Supplied text:
The macro accepts configuration parameters:

Memory Configuration

#[jolt::provable(
    heap_size = 1048576,              // 1 MB heap (default: 4096)
    stack_size = 4096,                // 4 KB stack (default: 4096)
    max_input_size = 4096,            // Max input bytes (default: 4096)
    max_output_size = 4096,           // Max output bytes (default: 4096)
    max_untrusted_advice_size = 0,    // Untrusted advice (default: 0)
    max_trusted_advice_size = 0,      // Trusted advice (default: 0)
)]
fn my_function(input: Vec<u8>) -> Vec<u8> {
    // Function body
}
Memory sizes must be powers of 2 or the linker will fail. These values determine the guest’s memory layout.

Trace Configuration

#[jolt::provable(
    max_trace_length = 1048576  // Max execution steps (default: 1048576)
)]
fn compute(x: u64) -> u64 {
    // Complex computation
}
The trace length affects:
  • Maximum program complexity
  • Preprocessing time
  • Proof generation time

Development Features

#[jolt::provable(
    backtrace = "full",  // Enable backtraces: "full" or "simple"
    profile = "release"  // Build profile: "release" or "dev"
)]
fn debug_function(x: u32) -> u32 {
    x * 2
}
Backtraces and debug profiles increase guest binary size and execution time. Use only during development.

Function Signatures

Public Inputs

Regular parameters become public inputs to the proof:
#[jolt::provable]
fn verify_hash(data: Vec<u8>, expected_hash: [u8; 32]) -> bool {
    let computed = sha256(&data);
    computed == expected_hash
}
Both data and expected_hash are public inputs that must be provided by both prover and verifier.

Exercise tasks:
1) Name every parameter set in the Memory Configuration example of the jolt::provable documentation.
2) For each statement, say whether the jolt::provable documentation agrees, and quote the words that decide it: (a) The default heap size is 4096. (b) Memory sizes can be set to any value. (c) Backtraces are meant for use outside of development.
3) Write the next part of the jolt::provable documentation, starting after its final sentence.
The lines after this point have no connection to the jolt::provable documentation.

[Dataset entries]

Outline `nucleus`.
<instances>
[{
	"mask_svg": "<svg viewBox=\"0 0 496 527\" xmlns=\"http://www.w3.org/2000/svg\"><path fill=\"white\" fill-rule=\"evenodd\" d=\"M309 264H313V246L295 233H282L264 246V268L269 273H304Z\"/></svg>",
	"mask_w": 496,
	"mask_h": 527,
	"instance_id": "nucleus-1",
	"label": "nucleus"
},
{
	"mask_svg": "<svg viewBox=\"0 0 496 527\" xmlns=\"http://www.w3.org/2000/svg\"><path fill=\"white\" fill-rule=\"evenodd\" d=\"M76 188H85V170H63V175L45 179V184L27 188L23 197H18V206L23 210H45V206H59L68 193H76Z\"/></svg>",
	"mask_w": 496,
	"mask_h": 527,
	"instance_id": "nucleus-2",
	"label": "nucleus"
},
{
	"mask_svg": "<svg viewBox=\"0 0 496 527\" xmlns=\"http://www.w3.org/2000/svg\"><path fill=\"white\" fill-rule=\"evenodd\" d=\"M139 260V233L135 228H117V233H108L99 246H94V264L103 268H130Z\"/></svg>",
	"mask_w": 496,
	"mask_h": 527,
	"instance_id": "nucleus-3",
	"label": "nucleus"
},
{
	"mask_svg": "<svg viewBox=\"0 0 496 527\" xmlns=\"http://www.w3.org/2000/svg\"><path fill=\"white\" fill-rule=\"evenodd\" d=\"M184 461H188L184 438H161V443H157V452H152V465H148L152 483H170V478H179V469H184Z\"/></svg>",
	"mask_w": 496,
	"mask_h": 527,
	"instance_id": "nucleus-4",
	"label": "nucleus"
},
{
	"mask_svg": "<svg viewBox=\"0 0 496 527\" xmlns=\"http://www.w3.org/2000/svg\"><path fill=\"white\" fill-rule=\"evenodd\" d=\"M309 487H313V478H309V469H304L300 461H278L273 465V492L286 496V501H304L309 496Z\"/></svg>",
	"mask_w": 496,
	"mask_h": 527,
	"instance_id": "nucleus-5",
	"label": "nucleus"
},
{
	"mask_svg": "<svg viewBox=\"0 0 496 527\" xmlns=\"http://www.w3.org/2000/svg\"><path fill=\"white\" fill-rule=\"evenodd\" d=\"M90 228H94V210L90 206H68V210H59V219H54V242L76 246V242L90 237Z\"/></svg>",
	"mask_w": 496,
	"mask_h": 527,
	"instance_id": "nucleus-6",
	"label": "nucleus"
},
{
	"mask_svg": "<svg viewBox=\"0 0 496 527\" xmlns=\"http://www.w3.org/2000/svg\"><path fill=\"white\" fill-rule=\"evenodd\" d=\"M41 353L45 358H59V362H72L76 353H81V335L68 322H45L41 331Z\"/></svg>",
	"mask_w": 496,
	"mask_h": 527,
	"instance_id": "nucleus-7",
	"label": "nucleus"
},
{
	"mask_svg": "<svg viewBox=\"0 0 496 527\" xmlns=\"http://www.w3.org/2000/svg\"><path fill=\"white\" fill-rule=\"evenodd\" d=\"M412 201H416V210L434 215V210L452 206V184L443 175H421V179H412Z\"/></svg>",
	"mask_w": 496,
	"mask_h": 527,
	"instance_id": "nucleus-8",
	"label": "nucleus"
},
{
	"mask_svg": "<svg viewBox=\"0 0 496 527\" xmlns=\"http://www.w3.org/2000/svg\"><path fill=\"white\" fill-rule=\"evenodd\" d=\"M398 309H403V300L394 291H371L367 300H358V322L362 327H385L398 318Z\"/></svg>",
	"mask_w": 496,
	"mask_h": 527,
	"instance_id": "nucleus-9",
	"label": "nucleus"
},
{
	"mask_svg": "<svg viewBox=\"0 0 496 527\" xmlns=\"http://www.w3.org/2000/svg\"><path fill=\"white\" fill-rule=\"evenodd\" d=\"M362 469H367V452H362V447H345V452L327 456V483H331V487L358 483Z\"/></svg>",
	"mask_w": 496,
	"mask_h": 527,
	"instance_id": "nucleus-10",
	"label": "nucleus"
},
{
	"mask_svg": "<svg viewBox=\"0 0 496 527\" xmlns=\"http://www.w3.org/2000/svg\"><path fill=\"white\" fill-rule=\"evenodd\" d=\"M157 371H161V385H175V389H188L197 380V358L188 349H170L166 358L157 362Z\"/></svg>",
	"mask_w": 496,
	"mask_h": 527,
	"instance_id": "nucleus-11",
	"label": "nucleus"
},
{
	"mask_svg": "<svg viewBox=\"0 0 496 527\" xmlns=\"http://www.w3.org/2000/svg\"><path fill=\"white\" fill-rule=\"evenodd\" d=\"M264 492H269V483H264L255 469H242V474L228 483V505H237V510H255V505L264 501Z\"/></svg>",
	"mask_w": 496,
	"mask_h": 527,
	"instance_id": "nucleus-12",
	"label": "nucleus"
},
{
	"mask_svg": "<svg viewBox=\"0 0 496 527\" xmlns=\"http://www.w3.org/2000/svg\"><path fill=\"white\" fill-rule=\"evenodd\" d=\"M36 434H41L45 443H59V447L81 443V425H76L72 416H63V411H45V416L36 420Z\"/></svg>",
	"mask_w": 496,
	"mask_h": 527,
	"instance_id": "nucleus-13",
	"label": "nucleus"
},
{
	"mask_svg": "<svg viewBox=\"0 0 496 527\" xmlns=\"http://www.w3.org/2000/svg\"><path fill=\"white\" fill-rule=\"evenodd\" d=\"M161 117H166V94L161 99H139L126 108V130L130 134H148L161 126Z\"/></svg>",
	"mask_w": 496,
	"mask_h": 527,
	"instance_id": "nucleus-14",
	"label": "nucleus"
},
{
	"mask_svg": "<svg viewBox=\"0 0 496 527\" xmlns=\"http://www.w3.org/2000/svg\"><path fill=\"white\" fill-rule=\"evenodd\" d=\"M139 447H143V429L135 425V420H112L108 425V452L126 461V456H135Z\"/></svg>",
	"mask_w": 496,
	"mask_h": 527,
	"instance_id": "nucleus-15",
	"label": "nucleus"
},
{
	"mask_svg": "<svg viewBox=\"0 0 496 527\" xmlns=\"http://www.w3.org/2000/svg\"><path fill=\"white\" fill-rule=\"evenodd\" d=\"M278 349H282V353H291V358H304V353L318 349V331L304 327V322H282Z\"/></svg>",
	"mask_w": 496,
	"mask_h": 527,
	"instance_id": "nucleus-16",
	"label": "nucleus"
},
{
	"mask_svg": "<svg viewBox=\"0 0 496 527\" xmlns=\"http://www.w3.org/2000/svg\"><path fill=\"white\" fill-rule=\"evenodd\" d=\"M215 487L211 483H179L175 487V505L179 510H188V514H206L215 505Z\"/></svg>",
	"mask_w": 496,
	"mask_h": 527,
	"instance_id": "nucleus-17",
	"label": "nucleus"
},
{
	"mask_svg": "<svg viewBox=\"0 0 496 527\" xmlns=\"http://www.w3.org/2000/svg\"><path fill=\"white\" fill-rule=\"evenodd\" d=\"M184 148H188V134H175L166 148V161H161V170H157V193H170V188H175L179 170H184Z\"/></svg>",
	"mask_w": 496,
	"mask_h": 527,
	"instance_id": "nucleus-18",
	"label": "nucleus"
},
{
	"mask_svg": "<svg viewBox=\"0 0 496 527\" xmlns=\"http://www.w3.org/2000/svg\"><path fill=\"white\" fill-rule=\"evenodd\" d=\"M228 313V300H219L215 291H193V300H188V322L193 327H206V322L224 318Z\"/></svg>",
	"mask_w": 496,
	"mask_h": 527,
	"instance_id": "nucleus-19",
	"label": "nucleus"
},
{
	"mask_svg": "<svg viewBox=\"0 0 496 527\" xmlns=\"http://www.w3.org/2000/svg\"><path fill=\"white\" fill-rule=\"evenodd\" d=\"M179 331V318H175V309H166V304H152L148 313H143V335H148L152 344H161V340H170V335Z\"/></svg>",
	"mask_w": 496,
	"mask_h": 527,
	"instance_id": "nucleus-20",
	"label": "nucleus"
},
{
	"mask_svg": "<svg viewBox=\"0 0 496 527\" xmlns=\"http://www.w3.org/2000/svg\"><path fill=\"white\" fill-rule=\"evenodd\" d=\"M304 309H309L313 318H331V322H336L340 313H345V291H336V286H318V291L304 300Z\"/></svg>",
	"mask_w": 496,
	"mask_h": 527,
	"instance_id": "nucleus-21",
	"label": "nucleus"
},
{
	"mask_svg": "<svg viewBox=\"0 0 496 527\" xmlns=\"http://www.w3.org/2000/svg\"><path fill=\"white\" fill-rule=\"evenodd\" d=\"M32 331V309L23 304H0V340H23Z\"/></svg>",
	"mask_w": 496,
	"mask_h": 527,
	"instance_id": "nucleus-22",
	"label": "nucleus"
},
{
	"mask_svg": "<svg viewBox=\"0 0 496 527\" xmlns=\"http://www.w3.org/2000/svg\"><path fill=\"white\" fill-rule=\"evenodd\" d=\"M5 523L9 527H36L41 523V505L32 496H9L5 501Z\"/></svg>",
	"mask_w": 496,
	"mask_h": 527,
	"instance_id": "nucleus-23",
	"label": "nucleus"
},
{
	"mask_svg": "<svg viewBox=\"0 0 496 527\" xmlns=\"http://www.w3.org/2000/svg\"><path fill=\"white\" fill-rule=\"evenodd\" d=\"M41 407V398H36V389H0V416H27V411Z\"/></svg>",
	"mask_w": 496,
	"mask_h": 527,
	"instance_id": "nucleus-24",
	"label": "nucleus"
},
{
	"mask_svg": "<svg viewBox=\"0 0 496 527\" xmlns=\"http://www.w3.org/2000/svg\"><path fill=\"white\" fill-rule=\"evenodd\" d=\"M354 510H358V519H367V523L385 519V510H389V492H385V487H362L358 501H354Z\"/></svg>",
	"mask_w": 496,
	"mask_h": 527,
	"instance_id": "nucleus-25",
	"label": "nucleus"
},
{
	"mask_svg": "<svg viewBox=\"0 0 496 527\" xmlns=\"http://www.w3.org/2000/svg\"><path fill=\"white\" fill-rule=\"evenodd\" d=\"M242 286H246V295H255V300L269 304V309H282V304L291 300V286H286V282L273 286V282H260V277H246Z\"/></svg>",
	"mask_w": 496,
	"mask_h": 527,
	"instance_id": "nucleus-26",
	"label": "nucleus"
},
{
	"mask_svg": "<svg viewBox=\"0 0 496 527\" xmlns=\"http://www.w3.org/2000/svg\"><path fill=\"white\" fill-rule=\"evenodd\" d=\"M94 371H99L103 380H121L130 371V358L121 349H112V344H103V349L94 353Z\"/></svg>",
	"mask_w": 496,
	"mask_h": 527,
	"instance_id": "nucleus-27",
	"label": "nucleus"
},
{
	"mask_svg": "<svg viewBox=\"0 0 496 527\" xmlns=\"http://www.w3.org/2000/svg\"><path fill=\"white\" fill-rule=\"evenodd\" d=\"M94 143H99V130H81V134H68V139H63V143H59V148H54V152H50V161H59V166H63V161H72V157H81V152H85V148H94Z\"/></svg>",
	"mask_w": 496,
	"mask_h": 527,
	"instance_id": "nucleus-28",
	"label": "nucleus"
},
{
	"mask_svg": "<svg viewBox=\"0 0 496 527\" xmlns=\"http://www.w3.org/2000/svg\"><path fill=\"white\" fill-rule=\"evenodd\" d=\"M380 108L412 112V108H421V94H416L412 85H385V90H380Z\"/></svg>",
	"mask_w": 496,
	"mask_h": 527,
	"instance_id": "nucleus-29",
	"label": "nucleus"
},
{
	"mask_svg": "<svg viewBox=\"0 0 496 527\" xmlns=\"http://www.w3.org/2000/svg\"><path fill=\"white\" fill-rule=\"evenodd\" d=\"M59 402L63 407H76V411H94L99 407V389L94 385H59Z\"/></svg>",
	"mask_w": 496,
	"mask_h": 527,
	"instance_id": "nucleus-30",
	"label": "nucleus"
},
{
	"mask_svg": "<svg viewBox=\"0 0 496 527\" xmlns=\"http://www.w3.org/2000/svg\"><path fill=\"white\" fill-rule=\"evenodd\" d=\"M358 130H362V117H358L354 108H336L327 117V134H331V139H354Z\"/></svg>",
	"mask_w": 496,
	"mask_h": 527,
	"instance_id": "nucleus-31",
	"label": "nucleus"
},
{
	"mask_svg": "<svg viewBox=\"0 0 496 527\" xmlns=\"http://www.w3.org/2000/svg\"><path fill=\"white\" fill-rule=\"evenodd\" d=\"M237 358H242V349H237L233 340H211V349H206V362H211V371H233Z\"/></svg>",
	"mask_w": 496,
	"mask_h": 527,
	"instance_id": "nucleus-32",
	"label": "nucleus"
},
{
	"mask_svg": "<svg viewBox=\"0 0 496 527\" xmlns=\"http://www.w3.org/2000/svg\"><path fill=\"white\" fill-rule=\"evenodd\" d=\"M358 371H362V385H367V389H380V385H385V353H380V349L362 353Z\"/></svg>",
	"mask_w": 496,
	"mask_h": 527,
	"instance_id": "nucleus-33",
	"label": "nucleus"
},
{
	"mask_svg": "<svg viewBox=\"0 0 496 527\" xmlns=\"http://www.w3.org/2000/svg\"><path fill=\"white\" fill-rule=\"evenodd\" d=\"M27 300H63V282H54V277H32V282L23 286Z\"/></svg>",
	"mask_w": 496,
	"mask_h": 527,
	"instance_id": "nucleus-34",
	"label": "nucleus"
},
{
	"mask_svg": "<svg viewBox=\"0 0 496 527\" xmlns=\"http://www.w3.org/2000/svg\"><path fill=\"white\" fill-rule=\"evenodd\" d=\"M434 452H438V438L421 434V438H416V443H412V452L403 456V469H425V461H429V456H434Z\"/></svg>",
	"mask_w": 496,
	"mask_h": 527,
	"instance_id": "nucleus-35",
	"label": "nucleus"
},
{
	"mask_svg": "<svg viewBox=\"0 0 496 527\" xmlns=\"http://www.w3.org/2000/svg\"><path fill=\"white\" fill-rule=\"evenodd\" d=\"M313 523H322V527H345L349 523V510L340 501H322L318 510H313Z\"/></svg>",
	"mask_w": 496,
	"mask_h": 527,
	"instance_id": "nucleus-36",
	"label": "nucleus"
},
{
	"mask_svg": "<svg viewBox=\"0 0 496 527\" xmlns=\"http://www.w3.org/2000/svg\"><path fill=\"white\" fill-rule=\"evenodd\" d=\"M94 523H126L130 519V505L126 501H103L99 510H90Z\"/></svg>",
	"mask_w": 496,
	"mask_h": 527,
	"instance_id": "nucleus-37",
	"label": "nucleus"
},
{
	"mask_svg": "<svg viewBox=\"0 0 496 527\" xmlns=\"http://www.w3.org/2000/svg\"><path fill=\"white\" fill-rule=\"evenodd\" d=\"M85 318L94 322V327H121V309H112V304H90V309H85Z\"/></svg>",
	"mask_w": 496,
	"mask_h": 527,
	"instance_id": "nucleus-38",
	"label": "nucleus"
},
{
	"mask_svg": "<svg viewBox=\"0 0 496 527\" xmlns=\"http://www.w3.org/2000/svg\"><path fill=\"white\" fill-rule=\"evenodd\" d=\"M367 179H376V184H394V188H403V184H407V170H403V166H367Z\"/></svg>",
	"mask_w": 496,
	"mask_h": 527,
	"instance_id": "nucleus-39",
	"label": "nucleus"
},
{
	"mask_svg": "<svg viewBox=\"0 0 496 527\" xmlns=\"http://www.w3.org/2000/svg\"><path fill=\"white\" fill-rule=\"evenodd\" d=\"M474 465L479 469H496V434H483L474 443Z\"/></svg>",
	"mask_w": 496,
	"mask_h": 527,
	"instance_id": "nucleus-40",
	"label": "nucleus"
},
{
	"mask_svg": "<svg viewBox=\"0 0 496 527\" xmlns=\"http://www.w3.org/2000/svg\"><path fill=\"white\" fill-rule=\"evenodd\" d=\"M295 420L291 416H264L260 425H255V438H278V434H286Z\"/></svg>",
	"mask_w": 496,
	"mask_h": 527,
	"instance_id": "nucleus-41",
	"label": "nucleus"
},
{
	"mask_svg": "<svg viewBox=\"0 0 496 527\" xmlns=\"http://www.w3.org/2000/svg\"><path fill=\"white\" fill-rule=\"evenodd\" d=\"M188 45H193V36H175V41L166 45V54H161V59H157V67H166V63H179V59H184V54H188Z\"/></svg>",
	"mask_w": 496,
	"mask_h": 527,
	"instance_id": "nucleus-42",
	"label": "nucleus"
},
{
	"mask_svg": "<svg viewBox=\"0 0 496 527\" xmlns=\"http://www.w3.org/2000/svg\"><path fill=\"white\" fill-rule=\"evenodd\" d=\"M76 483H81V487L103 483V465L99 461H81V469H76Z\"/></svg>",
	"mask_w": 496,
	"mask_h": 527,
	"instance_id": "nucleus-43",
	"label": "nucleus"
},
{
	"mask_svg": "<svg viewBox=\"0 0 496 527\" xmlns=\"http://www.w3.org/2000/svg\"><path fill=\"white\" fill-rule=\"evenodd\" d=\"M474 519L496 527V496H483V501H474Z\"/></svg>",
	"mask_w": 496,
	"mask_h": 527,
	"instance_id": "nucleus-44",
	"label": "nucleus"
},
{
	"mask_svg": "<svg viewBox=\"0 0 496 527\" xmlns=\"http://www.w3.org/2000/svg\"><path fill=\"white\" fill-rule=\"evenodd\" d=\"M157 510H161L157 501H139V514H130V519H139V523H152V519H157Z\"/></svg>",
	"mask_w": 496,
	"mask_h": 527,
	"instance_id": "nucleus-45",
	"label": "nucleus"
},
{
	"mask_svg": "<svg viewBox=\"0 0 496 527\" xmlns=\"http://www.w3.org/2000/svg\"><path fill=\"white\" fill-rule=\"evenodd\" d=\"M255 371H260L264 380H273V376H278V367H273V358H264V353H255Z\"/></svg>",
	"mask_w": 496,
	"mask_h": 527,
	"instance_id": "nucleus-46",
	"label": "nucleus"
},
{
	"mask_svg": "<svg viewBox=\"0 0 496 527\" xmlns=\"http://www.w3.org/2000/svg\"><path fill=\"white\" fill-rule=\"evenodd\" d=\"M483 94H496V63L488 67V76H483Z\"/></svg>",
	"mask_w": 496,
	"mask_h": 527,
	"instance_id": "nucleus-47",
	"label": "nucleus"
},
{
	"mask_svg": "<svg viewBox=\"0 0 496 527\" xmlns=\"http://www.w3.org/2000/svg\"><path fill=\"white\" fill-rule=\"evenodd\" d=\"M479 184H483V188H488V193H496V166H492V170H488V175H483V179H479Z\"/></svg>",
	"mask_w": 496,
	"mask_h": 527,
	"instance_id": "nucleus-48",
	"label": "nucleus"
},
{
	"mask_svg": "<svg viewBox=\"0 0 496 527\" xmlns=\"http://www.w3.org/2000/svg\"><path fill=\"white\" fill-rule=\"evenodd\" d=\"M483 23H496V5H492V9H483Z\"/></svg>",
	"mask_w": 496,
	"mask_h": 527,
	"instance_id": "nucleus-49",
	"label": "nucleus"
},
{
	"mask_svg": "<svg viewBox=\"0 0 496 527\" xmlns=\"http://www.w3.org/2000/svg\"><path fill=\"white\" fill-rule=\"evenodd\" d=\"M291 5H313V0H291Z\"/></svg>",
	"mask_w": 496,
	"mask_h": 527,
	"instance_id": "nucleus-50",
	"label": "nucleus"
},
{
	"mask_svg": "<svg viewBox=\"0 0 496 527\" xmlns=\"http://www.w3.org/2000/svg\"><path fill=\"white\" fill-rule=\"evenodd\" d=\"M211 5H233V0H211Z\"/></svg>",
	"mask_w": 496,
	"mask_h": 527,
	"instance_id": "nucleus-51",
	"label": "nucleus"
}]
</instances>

Answers provided:
1) heap_size, stack_size, max_input_size, max_output_size, max_untrusted_advice_size, max_trusted_advice_size

2)
(a) Yes: "1 MB heap (default: 4096)"
(b) No: "Memory sizes must be powers of 2 or the linker will fail."
(c) No: "Use only during development."

3)
Trusted Advice

Wrap parameters in TrustedAdvice<T> to mark them as committed advice:
#[jolt::provable]
fn prove_knowledge(
    public_key: [u8; 32],
    secret_key: jolt::TrustedAdvice<[u8; 32]>
) -> bool {
    derive_public_key(&secret_key) == public_key
}
The prover commits to trusted advice before seeing the challenge. The verifier receives only the commitment.

Untrusted Advice

Wrap parameters in UntrustedAdvice<T> for witness data:
#[jolt::provable]
fn verify_membership(
    root: [u8; 32],
    leaf: [u8; 32],
    proof: jolt::UntrustedAdvice<Vec<[u8; 32]>>
) -> bool {
    // Verify Merkle proof
    verify_merkle_proof(root, leaf, &proof)
}
Untrusted advice is provided by the prover but must be verified by the guest.
See Runtime Advice for the difference between trusted and untrusted advice.

Return Values

Return values become public outputs:
#[jolt::provable]
fn compute_hash(data: Vec<u8>) -> [u8; 32] {
    sha256(&data)
}
Both prover and verifier know the output value. For private outputs, write to trusted advice instead.

Generated Functions

The macro generates a complete proving/verification workflow:

Compilation

let mut program = compile_my_function("/tmp/jolt-guest");
Compiles the guest function to RISC-V ELF binary. The binary is cached in the target directory.

Preprocessing

Preprocessing happens in phases:
// Phase 1: Shared preprocessing (used by both prover and verifier)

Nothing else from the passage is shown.